- _EXPLORE THE MATERIAL_:
**1.** According to the article on the body language of displacement activities, which course did the study's students take?
**2.** Reproduce the stretch of the displacement-activities article from "Displacement activities were" through "with grade earned." word for word.
**3.** Continue the article on reading displacement activities, picking up after its final sentence.

- _DOCUMENT SECTION_:
[Start of Attachment]
You’re Gonna Fail That Test – How To Read the Body Language of Displacement Activities
Would it be at all surprising if I told you that I could tell definitively that you’re about to fail a test by just simple observation?
If you’ve spend time reading this website, the answer is likely not. We know that nonverbal communication is important in our daily lives and we understand that they have predictive qualities.
Research led by Dr. Bardi, Marshall University found that along with the concentration of the stress hormones cortisol and dehydroepiandrosterone (DHEA) displacement activities predict 90% of the students passing the class.
The study took hormonal salivary measurements at the beginning of each course (organic chemistry) and after each major test. As well, displacement activities (DAs) were tracked via videotape as students took tests (at 5 minute intervals).
The DAs tracked included:
– Playing with the pen or paper,
– Massaging a part of the body,
– Stroking the hair,
– Visible expression of anger or disappointment (such as shaking head or raising eyebrow),
– Self-touching (prolonged contact of the hands with other parts of the body), and
– Rejection of the test (momentary or definitive refusal to continue the test, such as taking a break or leaving the room).
The researchers selected these behaviours as they were found to express emotional activation which strongly correlate with autonomic activation – meaning they are generally not done consciously, but rather due to stress related underpinnings.
Displacement activities were found to occur at rates of about five per minute during the first test and increased to nearly eight per minute in the final test. The mean number of DAs was significantly higher in students that dropped or failed the class in comparisons with those who passed (7.33 vs. 5.24/min). DAs were also inversely correlated with grade earned.
While the study was not able to tease apart the data, it did generally find that the more successful students were able to remain calm in the face of stress. However, equally likely is that the smarter students were also the more confident students and therefore, the least likely to show symptoms of stress.
[End of Attachment]
[Stored data]
[Start of Attachment]
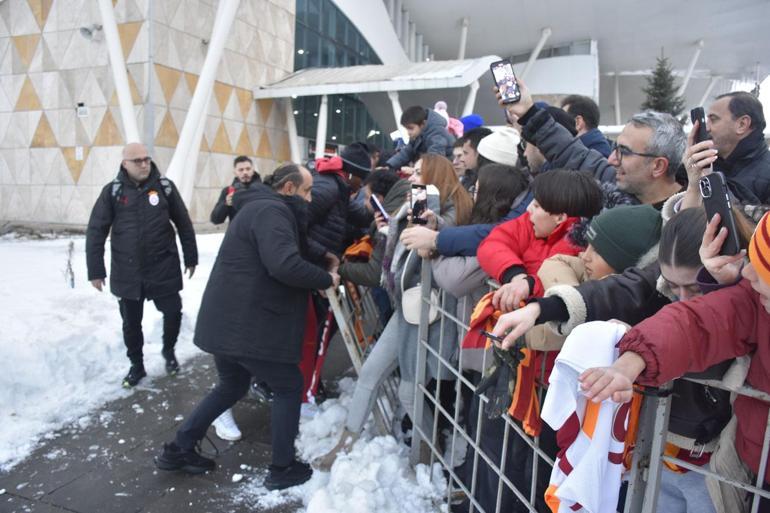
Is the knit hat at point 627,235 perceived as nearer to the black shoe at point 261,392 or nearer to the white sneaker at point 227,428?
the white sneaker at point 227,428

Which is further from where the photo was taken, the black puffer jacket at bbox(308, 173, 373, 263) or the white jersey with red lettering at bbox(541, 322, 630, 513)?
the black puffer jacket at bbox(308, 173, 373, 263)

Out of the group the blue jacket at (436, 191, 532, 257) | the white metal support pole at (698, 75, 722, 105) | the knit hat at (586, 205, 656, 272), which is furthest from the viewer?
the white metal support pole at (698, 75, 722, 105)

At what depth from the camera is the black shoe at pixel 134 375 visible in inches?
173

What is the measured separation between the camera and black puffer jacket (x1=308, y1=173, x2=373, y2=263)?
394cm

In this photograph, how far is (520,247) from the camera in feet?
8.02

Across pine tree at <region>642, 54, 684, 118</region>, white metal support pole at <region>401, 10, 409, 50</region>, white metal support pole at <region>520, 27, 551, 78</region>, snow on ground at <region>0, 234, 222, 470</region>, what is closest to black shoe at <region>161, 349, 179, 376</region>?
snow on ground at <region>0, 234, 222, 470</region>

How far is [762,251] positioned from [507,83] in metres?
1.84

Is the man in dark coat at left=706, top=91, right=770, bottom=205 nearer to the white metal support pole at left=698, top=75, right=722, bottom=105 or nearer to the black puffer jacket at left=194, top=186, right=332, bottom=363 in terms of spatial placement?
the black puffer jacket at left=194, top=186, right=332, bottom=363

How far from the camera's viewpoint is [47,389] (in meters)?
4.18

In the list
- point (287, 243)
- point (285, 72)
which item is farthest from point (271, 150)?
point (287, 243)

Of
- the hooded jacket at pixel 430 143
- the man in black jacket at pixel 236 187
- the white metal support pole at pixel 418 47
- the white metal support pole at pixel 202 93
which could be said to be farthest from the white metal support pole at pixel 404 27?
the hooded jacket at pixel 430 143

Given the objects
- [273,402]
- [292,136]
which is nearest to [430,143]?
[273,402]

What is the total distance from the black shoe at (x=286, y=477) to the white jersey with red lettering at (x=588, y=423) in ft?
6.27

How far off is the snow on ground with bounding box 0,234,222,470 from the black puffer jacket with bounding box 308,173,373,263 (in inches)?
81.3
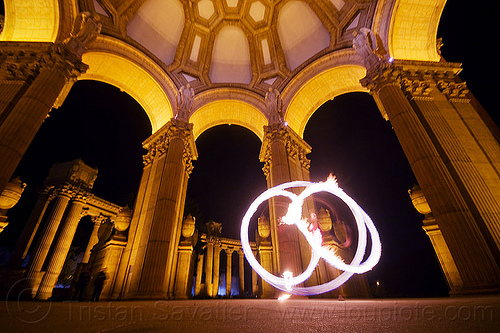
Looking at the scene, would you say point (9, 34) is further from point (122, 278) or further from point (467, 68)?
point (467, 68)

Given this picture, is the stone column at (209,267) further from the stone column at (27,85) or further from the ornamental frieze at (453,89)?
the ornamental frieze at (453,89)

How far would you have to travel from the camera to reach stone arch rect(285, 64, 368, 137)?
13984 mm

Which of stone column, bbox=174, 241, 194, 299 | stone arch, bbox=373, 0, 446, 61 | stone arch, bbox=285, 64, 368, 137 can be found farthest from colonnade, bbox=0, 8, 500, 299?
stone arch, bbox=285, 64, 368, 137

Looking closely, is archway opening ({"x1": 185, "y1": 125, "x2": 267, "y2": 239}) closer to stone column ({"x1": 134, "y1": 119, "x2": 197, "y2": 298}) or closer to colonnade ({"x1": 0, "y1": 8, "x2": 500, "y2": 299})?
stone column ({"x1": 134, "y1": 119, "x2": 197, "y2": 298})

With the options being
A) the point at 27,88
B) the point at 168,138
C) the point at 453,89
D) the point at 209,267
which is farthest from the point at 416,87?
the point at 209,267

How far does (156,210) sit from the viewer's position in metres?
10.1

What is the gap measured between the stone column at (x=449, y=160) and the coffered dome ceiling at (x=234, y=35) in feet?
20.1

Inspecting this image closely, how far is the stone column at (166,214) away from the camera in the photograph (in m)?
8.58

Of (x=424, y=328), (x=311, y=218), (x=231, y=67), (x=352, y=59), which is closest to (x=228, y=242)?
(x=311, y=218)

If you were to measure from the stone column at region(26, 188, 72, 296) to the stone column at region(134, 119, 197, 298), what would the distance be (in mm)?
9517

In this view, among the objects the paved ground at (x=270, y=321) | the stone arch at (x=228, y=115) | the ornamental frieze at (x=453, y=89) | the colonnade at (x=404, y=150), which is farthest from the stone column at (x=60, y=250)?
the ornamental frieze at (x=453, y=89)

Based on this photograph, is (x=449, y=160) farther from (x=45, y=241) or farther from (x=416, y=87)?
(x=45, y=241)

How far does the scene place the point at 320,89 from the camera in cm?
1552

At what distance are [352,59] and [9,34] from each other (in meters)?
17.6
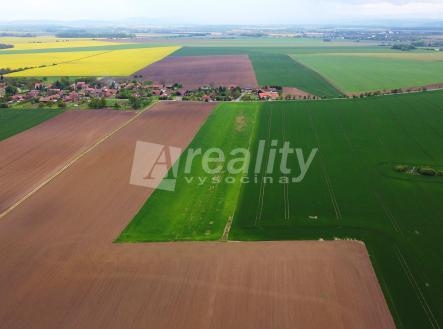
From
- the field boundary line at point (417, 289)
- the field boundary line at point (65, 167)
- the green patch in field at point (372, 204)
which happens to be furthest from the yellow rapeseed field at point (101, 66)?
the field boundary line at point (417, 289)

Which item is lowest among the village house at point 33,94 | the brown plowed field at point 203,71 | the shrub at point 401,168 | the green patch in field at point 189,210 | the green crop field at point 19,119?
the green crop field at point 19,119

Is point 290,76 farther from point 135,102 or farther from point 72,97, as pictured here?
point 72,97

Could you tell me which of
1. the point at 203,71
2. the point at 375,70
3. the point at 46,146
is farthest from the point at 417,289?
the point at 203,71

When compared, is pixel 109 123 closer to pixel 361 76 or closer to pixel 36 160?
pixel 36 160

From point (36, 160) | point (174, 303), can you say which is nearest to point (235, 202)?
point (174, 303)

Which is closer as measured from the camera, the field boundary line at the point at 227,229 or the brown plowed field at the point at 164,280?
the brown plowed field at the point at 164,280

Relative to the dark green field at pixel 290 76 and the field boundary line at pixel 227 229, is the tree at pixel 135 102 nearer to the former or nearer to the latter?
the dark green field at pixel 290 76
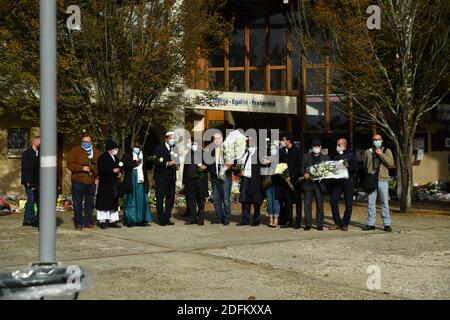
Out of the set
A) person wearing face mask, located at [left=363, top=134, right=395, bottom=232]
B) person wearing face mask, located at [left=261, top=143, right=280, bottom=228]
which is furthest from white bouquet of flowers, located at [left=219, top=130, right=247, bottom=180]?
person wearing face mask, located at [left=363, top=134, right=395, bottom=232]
[End of Attachment]
- _SOLVED TASKS_:
**1.** Organic chemistry.

**2.**
Displacement activities were found to occur at rates of about five per minute during the first test and increased to nearly eight per minute in the final test. The mean number of DAs was significantly higher in students that dropped or failed the class in comparisons with those who passed (7.33 vs. 5.24/min). DAs were also inversely correlated with grade earned.

**3.**
The results also found that levels of DHEA as well as displacement activities did not change significantly through the semester suggesting that when things began poorly for students, they were unlikely to improve.
For our purpose, however, it is interesting that displacement activities which are mostly self-directed nonverbal expressions have a reliable indication of a person’s internal status. The motor patterns described herein, have been consistently associated with the human stress response and are mediated by the same brain areas which activate physiological stress and therefore often occur at an subconscious level. Additionally, DAs are easy for even a layperson to observe and quantify making them an extremely useful nonverbal tool.
If learning and assessing other people is part of your business, then paying attention to DAs is extremely valuable. Additionally, self-monitory DAs in one’s self, can also produce a better impression, so were a positive and calm persona is required, they should be avoided where possible.
Bardi, M.; T. Koone; S. Mewalt, & K. O’conor. Behavioral and physiological correlates of stress related to examination performance in college chemistry students. Stress. 2011. 14(5): 557–566.